= Information shown =

=== Section Start ===

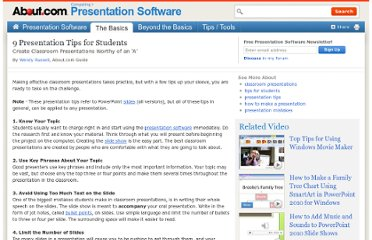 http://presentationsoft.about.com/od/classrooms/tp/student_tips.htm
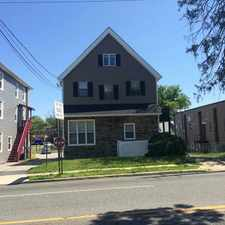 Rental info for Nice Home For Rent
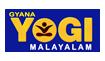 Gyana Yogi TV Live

=== Section End ===
=== Section Start ===

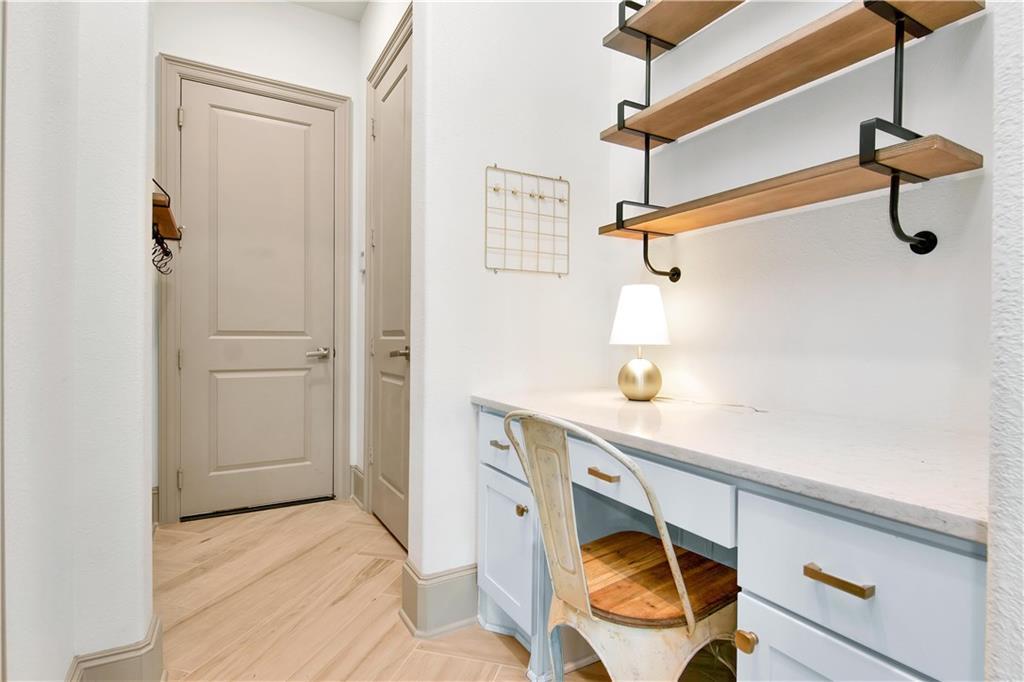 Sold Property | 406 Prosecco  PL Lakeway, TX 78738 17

=== Section End ===

= Exercise details =
Repeat exactly the lines above, from the line that contains "Rental info for Nice Home For Rent" down through the line that contains "Gyana Yogi TV Live". Include both of those lines and none of the pictures.

= Exercise output =
 Rental info for Nice Home For Rent
 Gyana Yogi TV Live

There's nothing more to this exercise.